_Your objective_
Return every line from the records below in which the word "ceiling" is found.
************
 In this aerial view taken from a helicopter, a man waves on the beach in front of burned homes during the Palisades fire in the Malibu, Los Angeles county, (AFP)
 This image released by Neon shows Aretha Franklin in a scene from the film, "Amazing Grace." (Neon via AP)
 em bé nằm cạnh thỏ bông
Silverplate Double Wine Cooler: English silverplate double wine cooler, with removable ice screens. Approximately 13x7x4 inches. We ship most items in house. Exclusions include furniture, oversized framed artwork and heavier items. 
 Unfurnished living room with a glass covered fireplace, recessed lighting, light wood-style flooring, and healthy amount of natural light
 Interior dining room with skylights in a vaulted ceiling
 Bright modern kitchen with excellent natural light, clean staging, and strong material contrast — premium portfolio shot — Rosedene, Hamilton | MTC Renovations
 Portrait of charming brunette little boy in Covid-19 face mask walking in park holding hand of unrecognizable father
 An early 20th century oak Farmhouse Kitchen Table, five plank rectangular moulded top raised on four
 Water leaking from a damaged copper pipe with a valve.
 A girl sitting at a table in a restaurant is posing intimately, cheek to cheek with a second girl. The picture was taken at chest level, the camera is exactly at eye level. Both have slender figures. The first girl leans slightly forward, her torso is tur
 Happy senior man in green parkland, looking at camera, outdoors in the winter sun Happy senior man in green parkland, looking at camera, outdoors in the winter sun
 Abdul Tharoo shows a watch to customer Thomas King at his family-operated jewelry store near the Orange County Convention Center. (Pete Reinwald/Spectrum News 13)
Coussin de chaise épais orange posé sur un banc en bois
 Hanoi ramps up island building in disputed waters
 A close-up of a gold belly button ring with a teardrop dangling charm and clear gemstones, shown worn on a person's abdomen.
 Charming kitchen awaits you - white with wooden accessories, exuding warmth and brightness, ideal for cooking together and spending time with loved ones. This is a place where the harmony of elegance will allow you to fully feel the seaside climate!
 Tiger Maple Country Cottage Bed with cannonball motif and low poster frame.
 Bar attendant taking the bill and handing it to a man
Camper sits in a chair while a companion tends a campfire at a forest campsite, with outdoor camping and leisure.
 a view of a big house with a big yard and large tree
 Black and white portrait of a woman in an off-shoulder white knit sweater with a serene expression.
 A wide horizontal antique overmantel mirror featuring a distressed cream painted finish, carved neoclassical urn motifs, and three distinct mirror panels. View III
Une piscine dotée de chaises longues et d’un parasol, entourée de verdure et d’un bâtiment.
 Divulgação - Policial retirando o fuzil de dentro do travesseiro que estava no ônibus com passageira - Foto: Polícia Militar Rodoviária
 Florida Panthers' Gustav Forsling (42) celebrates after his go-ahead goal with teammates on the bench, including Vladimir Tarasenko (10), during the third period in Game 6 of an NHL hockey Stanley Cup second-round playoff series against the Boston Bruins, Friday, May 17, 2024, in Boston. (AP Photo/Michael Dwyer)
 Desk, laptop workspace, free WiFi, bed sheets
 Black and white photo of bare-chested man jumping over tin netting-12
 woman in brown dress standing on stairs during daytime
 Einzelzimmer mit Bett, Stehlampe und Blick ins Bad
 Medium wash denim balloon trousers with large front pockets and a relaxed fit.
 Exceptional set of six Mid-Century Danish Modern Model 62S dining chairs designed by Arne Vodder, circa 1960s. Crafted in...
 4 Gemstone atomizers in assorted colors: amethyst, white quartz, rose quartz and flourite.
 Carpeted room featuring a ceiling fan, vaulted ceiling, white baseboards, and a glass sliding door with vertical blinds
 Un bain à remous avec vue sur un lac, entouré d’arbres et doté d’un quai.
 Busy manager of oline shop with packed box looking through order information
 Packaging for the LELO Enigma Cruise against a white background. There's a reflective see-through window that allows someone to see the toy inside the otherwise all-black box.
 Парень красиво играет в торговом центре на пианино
************
_Written answer_
 Interior dining room with skylights in a vaulted ceiling
 Carpeted room featuring a ceiling fan, vaulted ceiling, white baseboards, and a glass sliding door with vertical blinds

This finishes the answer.